Average monthly churn rate fell to an ‘all time low’ of 0.9 per cent.

Although StarHub managed to grow its mobile customers by 9.9 per cent to 1.8 million, its market share fell to 29.6 per cent from 32.7 per cent a year ago.

Mobile revenue grew 7 per cent to $269 million.

Pay TV revenue rose 25 per cent to $102 million, driven by the increase in fees for its sports channels. Customer base was up 3 per cent to 511,000. Broadband revenue was flat at $62 million. Fixed network revenue grew 12 per cent to $75 million.

Free cash flow at $140 million was 14 per cent lower compared with last year’s $162 million.

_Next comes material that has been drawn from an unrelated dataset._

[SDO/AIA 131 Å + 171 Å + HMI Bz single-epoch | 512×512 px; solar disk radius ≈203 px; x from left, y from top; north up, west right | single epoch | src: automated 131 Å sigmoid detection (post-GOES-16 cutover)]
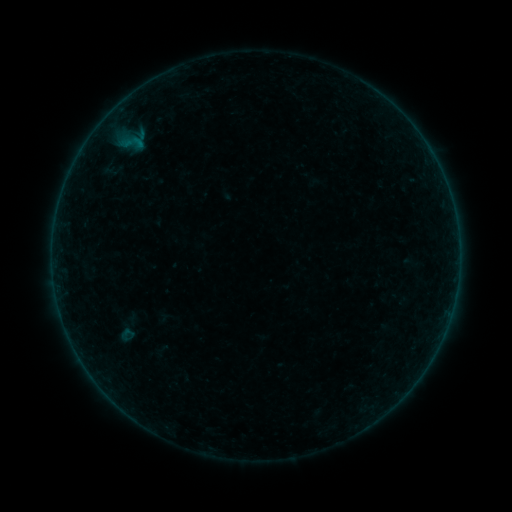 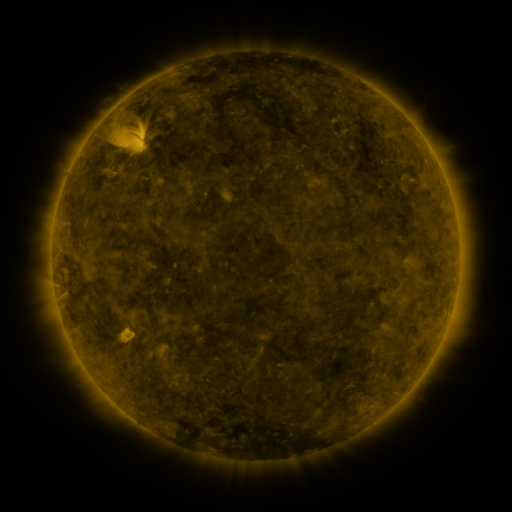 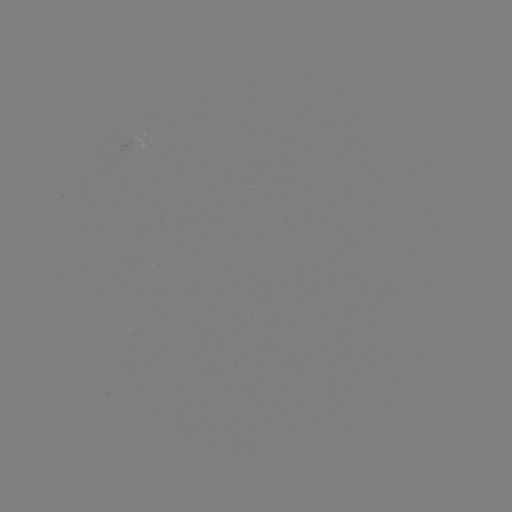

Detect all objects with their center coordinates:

Giving an optimistic take on its results, Mr Clontz said that the telco added a record number of post-paid mobile customers who will increase their use of its services.

‘We added a record number of post-paid mobile customers in the second quarter and first half of 2008. The short-term financial consequence of this success is a dilution to earnings. However, this positive trend in customer preference for StarHub services should deliver good momentum in future periods,’ he said.

StarHub ended trade yesterday at $2.80, up seven cents.